Autre initiative qui s'ouvre ce jour : la consultation "#ParlonsRIC" sur la plateforme Parlement & Citoyens. "Depuis quelques semaines, les gilets jaunes réclament de façon constante le RIC (référendum d'initiative citoyenne) sur les ronds-points et au micro des TV et radios", a justifié l'association dans un communiqué du 18 décembre. Avant de poursuivre : "Chez Parlement & Citoyens, nous ne savons pas si le RIC serait bénéfique pour notre démocratie ou si le lancement d’une véritable consultation sur le sujet serait de nature à apaiser la situation. Néanmoins nous sommes sûrs d’une chose : le RIC étant en vigueur dans plusieurs pays (Suisse, Italie, Pays-Bas, Lituanie, Portugal…), il ne peut pas être considéré comme une excentricité."

Déjà 1,3 million de signatures pour la pétition qui propose d'"attaquer l’État français en justice pour qu’il respecte ses engagements climatiques"

L'association propose donc de garantir "un espace neutre de dialogue entre parlementaires et citoyens", onze parlementaires s'étant d'ores et déjà associés à la démarche. Parlement & Citoyens est administrée par toute une série de parties prenantes de la participation citoyenne : des parlementaires spécialistes du sujet - tels que Bertrand Pancher, président de Décider ensemble -, des collectivités expérimentant sur ces questions – la région Centre-Val de Loire, le département de Corrèze et la ville de Mulhouse -, ou encore des instances telles que la Coordination nationale des conseils de développement et… la CNDP.

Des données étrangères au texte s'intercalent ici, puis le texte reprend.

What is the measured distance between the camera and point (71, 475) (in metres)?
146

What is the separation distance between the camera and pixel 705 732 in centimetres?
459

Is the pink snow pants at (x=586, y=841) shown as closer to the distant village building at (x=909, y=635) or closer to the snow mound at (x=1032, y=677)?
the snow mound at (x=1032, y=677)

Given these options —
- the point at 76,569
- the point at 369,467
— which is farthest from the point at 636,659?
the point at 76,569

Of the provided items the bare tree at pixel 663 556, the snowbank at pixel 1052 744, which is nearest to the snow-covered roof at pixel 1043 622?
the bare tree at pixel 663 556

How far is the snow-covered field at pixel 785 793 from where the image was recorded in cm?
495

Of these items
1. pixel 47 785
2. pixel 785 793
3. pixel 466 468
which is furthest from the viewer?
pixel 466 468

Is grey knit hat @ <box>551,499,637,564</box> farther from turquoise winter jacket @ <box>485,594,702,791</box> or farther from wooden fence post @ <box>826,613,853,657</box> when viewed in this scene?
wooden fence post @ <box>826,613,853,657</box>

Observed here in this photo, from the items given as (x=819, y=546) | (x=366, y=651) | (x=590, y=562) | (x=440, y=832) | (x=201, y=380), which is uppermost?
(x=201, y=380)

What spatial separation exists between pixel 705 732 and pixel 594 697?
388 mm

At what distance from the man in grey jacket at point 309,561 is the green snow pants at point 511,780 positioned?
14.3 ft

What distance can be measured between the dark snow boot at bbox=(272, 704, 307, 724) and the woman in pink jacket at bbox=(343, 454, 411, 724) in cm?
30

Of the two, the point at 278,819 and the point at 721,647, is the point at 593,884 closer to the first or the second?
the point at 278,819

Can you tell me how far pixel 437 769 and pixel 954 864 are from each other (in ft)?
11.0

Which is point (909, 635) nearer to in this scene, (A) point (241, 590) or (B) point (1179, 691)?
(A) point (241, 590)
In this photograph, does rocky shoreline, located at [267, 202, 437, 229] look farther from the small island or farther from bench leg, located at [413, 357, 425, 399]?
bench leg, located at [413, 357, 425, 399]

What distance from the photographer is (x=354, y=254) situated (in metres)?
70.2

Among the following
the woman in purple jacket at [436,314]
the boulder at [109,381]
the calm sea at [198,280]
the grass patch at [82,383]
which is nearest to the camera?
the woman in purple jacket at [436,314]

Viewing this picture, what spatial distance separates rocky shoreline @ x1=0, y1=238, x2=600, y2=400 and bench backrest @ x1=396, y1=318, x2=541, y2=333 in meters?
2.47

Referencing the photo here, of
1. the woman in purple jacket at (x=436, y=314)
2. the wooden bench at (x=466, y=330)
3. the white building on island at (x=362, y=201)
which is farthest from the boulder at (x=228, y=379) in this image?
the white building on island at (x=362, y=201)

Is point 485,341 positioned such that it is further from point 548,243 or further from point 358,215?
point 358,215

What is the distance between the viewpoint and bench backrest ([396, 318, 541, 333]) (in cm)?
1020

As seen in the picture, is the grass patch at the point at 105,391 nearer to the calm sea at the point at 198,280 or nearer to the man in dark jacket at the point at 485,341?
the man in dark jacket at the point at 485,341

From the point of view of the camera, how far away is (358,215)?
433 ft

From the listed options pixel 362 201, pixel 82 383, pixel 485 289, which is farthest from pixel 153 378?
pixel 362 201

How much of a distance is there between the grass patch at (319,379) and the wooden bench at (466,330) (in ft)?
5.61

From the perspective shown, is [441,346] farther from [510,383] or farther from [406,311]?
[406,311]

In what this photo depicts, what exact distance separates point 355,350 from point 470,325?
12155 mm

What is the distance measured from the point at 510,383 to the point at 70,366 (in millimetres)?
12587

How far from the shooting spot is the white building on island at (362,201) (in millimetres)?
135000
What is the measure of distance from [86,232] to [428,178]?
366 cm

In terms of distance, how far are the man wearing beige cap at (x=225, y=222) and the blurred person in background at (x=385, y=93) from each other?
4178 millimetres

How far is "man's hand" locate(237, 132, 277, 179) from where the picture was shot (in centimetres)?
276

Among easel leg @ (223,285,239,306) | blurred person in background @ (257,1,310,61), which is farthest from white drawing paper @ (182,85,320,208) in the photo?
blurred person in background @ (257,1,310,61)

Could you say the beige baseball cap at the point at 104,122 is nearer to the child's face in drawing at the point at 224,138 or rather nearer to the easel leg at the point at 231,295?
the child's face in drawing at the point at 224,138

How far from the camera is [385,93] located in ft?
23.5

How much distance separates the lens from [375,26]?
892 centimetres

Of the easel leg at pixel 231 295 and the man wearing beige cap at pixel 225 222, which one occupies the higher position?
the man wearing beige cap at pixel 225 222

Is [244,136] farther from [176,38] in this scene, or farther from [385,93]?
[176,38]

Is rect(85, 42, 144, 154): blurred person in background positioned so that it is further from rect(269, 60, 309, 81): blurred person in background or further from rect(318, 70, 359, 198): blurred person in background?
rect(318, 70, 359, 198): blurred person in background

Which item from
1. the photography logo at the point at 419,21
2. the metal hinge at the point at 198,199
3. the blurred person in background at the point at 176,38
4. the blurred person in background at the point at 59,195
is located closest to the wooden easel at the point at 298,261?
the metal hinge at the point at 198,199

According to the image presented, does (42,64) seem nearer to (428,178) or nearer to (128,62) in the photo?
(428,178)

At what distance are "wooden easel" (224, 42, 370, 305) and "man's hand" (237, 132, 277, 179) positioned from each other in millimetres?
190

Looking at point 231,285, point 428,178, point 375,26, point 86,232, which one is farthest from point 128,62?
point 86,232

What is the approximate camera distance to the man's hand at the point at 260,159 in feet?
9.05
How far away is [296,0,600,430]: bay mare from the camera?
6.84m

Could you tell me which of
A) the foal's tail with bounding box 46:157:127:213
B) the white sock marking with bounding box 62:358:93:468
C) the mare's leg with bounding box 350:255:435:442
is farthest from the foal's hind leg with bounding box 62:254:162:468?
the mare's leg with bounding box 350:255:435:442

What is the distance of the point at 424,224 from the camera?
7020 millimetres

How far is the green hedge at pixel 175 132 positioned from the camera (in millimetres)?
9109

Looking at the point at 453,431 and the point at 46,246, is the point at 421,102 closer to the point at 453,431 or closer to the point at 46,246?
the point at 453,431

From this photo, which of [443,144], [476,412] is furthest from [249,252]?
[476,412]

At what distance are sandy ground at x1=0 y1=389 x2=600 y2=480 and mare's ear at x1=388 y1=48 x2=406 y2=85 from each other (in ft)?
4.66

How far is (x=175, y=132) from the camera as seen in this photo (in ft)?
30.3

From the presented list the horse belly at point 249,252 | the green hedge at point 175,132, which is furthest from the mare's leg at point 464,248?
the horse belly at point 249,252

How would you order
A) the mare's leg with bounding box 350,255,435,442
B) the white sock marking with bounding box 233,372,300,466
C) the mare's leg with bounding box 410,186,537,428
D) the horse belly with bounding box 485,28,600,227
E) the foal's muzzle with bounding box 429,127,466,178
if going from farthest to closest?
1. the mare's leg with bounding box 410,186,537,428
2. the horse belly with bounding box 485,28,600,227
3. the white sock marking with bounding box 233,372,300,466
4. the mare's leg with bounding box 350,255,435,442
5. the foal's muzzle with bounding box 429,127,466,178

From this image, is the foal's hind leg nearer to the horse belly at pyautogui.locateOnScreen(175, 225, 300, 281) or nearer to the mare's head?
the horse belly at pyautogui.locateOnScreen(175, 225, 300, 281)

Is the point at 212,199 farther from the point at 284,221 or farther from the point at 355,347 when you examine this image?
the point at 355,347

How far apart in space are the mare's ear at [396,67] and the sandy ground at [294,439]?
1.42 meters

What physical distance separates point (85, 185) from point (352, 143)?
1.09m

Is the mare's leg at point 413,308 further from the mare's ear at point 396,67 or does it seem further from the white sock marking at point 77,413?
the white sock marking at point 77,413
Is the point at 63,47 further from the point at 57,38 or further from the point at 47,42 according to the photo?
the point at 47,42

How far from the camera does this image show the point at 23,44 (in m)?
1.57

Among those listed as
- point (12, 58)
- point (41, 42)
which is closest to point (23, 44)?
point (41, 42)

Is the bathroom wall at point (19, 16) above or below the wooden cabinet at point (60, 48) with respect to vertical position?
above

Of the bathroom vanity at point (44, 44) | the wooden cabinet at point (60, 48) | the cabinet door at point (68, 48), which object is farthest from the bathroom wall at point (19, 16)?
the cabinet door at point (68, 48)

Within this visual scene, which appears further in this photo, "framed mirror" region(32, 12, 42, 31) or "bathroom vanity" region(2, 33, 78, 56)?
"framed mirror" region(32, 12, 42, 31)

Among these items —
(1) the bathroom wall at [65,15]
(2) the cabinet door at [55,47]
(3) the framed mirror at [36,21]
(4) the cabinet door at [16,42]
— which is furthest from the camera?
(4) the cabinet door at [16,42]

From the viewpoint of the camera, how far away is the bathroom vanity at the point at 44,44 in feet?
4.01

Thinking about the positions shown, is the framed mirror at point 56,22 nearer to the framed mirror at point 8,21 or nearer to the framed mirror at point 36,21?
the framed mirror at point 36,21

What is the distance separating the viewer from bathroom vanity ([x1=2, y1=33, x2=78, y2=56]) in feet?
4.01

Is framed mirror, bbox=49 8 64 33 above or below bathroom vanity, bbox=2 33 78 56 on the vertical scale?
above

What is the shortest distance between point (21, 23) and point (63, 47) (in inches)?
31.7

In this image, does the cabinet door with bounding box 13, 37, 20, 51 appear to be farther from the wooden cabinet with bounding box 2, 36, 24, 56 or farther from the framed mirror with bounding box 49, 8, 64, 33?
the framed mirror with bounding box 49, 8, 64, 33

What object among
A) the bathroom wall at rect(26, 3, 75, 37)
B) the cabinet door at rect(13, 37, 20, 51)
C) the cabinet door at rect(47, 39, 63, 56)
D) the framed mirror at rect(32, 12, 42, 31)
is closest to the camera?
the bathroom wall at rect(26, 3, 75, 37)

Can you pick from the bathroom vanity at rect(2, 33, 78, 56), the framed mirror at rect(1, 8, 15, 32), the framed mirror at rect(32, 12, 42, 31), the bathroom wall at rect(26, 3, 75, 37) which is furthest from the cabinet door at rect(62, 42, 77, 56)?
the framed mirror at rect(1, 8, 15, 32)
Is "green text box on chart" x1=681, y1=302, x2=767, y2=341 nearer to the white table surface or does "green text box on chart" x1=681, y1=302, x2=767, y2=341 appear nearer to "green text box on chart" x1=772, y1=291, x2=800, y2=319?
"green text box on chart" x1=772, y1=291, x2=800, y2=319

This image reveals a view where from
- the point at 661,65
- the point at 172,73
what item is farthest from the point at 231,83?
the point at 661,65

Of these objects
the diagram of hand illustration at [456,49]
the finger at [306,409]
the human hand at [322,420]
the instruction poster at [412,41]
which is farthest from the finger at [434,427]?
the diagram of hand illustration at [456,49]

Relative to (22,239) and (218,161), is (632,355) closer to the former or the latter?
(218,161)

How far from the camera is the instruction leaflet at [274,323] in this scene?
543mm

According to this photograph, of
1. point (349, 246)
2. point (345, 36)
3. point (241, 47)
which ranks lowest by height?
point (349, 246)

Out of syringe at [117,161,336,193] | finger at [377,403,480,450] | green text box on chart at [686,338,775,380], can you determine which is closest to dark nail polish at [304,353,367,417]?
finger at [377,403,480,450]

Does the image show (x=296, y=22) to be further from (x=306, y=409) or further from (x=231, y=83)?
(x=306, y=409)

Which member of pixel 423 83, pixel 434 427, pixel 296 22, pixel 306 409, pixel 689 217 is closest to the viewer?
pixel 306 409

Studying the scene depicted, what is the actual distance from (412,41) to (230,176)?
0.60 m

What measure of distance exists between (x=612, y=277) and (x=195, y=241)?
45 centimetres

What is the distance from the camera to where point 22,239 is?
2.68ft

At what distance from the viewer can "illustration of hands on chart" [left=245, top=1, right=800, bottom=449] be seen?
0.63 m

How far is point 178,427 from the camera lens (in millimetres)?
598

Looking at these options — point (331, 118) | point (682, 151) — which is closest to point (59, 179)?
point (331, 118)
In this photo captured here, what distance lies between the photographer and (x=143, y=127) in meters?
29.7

Le RIC a d'ailleurs fait l'objet d'une pétition sur la plateforme Change.org, signée à ce jour par plus de 225.000 personnes. À noter, par ailleurs, que la pétition intitulée "L'affaire du siècle" visant à "attaquer l’État français en justice pour qu’il respecte ses engagements climatiques" a recueilli en quelques jours près de 1,3 million de signatures. Lancée par les associations Notre affaire à tous, la fondation pour la Nature et l’Homme, Greenpeace France et Oxfam France, la démarche a bénéficié du soutien de personnalités, notamment des Youtubers suivis par des centaines de milliers voire des millions de personnes.
Ces initiatives conduites en ordre dispersé sauront-elles converger pour produire du consensus entre les gilets jaunes et le gouvernement d'une part, entre les Français d'autre part ? Nul doute que les mots employés par le gouvernement auront également un impact fort sur le niveau de participation à la consultation "officielle". Avant la trêve de fin d'années, Édouard Philippe devait évoquer le grand débat, ce jour, à Limoges ; Localtis y reviendra dans ses premières éditions de janvier 2019.